====== DATASET CONTENT ======

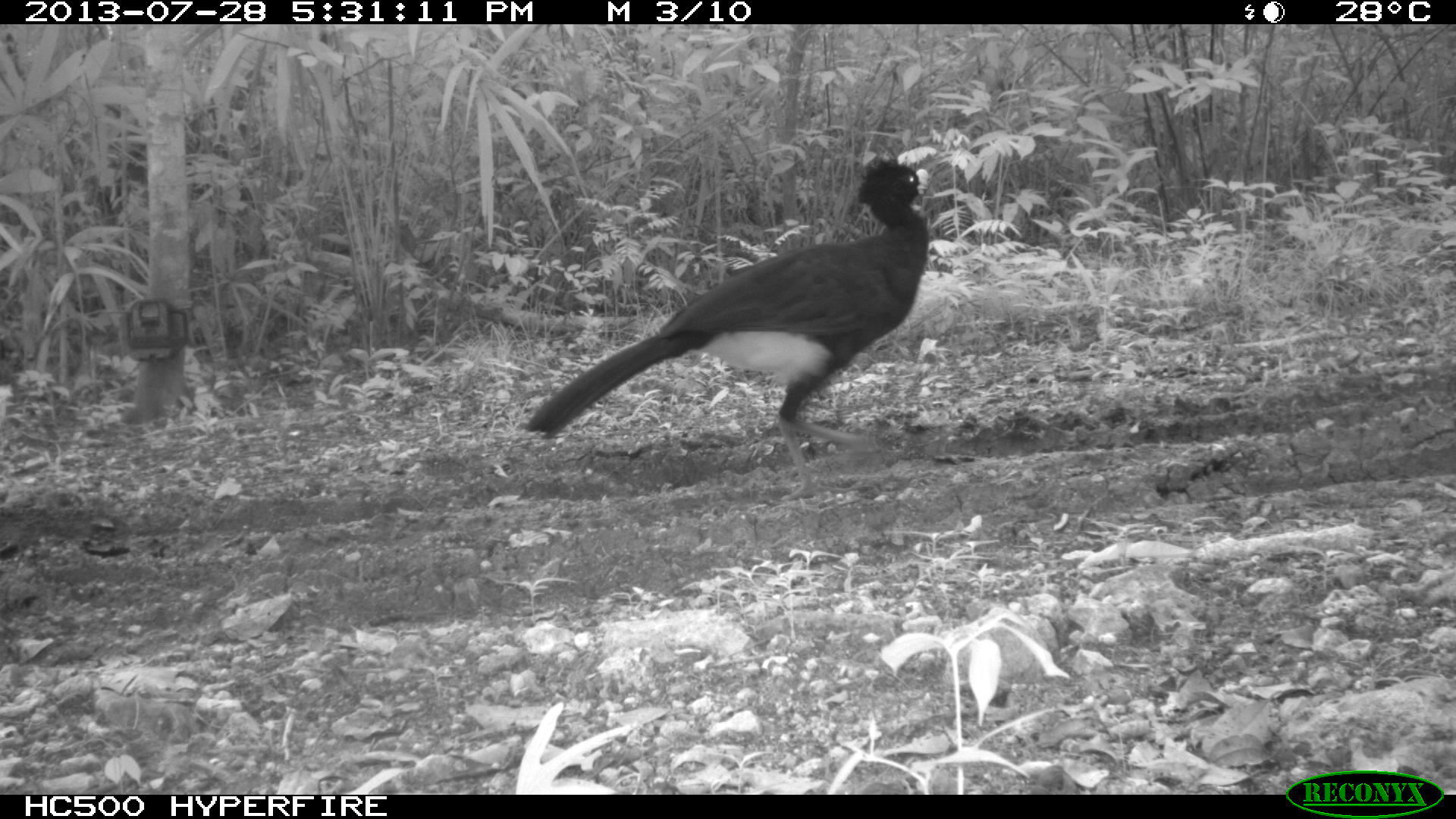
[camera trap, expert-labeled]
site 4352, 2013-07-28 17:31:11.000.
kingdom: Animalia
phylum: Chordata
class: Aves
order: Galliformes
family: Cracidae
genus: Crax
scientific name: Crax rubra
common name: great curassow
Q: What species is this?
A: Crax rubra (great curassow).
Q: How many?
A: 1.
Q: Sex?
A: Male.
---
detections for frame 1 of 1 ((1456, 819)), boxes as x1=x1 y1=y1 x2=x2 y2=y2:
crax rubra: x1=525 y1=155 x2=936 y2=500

======

A faithful copy of the lines from the line containing "Q: How many?" to the end of the data should be set down, both ends included, and nothing more.

Q: How many?
A: 1.
Q: Sex?
A: Male.
---
detections for frame 1 of 1 ((1456, 819)), boxes as x1=x1 y1=y1 x2=x2 y2=y2:
crax rubra: x1=525 y1=155 x2=936 y2=500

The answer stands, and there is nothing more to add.